— About this task —
Write out the listing below exactly, beginning at its first line and ending with the line that contains "genus: Neotamias".
++++++
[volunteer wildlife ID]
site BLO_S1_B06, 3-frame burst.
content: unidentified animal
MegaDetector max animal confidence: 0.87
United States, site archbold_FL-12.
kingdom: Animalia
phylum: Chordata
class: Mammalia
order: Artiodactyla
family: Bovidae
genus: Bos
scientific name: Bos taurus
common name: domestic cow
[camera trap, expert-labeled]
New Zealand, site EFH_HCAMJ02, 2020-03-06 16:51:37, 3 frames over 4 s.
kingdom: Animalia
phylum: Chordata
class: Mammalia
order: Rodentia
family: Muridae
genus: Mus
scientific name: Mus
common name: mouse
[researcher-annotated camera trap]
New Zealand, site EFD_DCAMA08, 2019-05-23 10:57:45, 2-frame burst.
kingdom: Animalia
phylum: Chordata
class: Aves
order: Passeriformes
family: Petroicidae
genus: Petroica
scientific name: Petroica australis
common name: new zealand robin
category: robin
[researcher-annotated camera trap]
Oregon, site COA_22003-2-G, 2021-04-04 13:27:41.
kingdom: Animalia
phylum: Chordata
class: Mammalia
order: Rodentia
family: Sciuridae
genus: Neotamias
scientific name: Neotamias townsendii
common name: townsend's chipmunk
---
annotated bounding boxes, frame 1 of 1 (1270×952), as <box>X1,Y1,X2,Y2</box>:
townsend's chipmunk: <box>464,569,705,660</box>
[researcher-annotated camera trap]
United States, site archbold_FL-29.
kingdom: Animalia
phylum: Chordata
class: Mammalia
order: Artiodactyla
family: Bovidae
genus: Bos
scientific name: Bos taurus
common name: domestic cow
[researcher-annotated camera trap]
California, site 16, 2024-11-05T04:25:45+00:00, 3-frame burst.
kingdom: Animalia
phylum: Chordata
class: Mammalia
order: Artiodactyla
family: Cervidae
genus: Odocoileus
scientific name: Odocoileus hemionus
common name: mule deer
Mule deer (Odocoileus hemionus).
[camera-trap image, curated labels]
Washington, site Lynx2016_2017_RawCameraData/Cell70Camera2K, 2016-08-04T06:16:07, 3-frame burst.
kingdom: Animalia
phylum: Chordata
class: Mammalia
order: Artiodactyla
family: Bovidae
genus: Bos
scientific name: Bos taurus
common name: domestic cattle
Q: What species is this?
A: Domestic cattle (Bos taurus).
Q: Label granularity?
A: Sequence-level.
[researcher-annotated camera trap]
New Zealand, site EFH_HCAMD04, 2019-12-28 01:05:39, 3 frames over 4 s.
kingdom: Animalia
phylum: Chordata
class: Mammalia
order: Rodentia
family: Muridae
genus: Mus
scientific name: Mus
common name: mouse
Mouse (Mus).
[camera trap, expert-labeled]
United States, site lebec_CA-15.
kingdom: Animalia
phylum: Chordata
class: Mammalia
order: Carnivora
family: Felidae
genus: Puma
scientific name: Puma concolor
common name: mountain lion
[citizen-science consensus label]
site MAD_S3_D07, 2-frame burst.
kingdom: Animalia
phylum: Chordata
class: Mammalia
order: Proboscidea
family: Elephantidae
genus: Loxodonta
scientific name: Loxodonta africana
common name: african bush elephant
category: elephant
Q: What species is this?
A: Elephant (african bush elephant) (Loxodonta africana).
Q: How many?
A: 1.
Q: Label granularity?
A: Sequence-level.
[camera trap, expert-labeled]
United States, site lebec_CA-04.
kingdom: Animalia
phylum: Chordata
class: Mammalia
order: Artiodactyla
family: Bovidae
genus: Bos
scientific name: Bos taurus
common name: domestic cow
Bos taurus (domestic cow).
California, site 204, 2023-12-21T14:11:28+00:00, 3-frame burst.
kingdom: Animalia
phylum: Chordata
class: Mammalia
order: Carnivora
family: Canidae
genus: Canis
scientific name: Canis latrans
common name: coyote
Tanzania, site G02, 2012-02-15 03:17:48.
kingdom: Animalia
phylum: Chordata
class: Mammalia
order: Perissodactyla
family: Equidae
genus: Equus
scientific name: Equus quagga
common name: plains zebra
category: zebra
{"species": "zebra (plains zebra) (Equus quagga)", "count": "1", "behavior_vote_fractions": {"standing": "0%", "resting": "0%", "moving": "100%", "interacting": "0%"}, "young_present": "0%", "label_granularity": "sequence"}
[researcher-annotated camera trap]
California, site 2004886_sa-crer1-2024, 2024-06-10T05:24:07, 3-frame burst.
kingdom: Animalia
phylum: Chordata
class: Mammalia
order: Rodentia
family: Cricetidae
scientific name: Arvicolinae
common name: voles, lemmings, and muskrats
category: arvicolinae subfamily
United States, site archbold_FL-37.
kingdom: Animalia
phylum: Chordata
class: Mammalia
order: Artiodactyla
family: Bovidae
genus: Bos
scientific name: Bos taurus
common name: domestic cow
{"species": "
++++++
— Exercise output —
[volunteer wildlife ID]
site BLO_S1_B06, 3-frame burst.
content: unidentified animal
MegaDetector max animal confidence: 0.87
United States, site archbold_FL-12.
kingdom: Animalia
phylum: Chordata
class: Mammalia
order: Artiodactyla
family: Bovidae
genus: Bos
scientific name: Bos taurus
common name: domestic cow
[camera trap, expert-labeled]
New Zealand, site EFH_HCAMJ02, 2020-03-06 16:51:37, 3 frames over 4 s.
kingdom: Animalia
phylum: Chordata
class: Mammalia
order: Rodentia
family: Muridae
genus: Mus
scientific name: Mus
common name: mouse
[researcher-annotated camera trap]
New Zealand, site EFD_DCAMA08, 2019-05-23 10:57:45, 2-frame burst.
kingdom: Animalia
phylum: Chordata
class: Aves
order: Passeriformes
family: Petroicidae
genus: Petroica
scientific name: Petroica australis
common name: new zealand robin
category: robin
[researcher-annotated camera trap]
Oregon, site COA_22003-2-G, 2021-04-04 13:27:41.
kingdom: Animalia
phylum: Chordata
class: Mammalia
order: Rodentia
family: Sciuridae
genus: Neotamias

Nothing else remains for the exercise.